Dès lors, M. [ZU] n’avait aucune vocation à remplacer Mme [M], indépendamment du nombre de voix qu’il a reçu lors du vote du 10 juillet 2021. Il n’avait donc pas à être convoqué pour le conseil d’administration litigieux.
Enfin, si les demandeurs font valoir que Mme [M] n’avait pas à être convoquée pour le conseil d’administration, celle-ci est simplement notée comme « excusée », ce qui signifie qu’elle n’y a pas pris part et n’a pas été représentée.
En quatrième lieu, les demandeurs indiquent que le conseil de la vie sociale a un rôle non conforme à la réglementation. Toutefois, ce moyen est inopérant à obtenir l’annulation d’une des délibérations adoptées lors du conseil d’administration litigieux.
En cinquième lieu, les demandeurs sollicitent l’annulation de l’élection des parents au conseil de la vie sociale.
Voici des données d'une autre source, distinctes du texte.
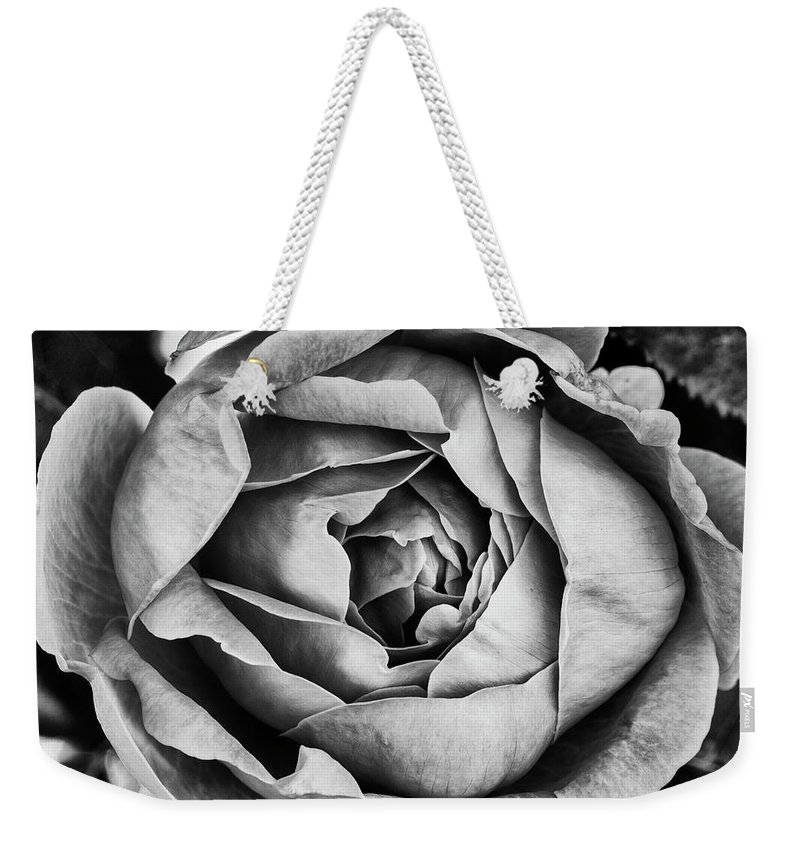 Rose Weekender Tote Bag featuring the photograph Rose Closeup In Monochrome by Vishwanath Bhat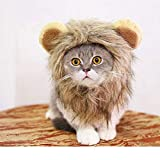 Yu-Xiang Cat Wig Lion Mane Hair Hat with Ear and Tail Funny Halloween Dog Costume for Small Dogs Golden Retriever (M)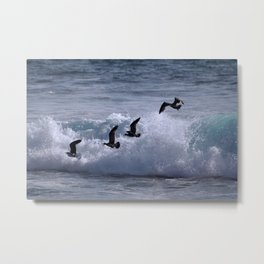 Sea Birds Metal Print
Toutefois, la seule délibération adoptée lors du conseil d’administration du 26 octobre 2021 a précisément eu pour objet d’annuler le processus d’élection qui avait été mis en œuvre afin d’organiser de nouvelles opérations électorales. La demande formée à ce titre est donc sans objet.
Sur l’assemblée générale extraordinaire du 28 décembre 2021
Les demandeurs invoquent la tardiveté de la convocation et l’irrégularité de celle-ci, le caractère incomplet des documents transmis avant l’assemblée, l’impossibilité de vérifier le quorum et les procurations, l’absence de rédaction d’un procès-verbal.
Les défendeurs opposent qu’il n’est justifié d’aucune des irrégularités invoquées.
Appréciation du tribunal,
Le tribunal commencera part examiner le troisième moyen invoqué par les demandeurs, relatif aux pouvoirs.
Il résulte du procès-verbal du 28 décembre 2021 (pièce en défense n°10) que dix personnes ont été représentées en ayant établi une procuration.
Néanmoins, la consultation des dix procurations jointes à la feuille d’émargement (pièce n°17 en défense) permet de constater que sept personnes ont rempli une procuration sans indiquer à qui ils donnaient un pouvoir.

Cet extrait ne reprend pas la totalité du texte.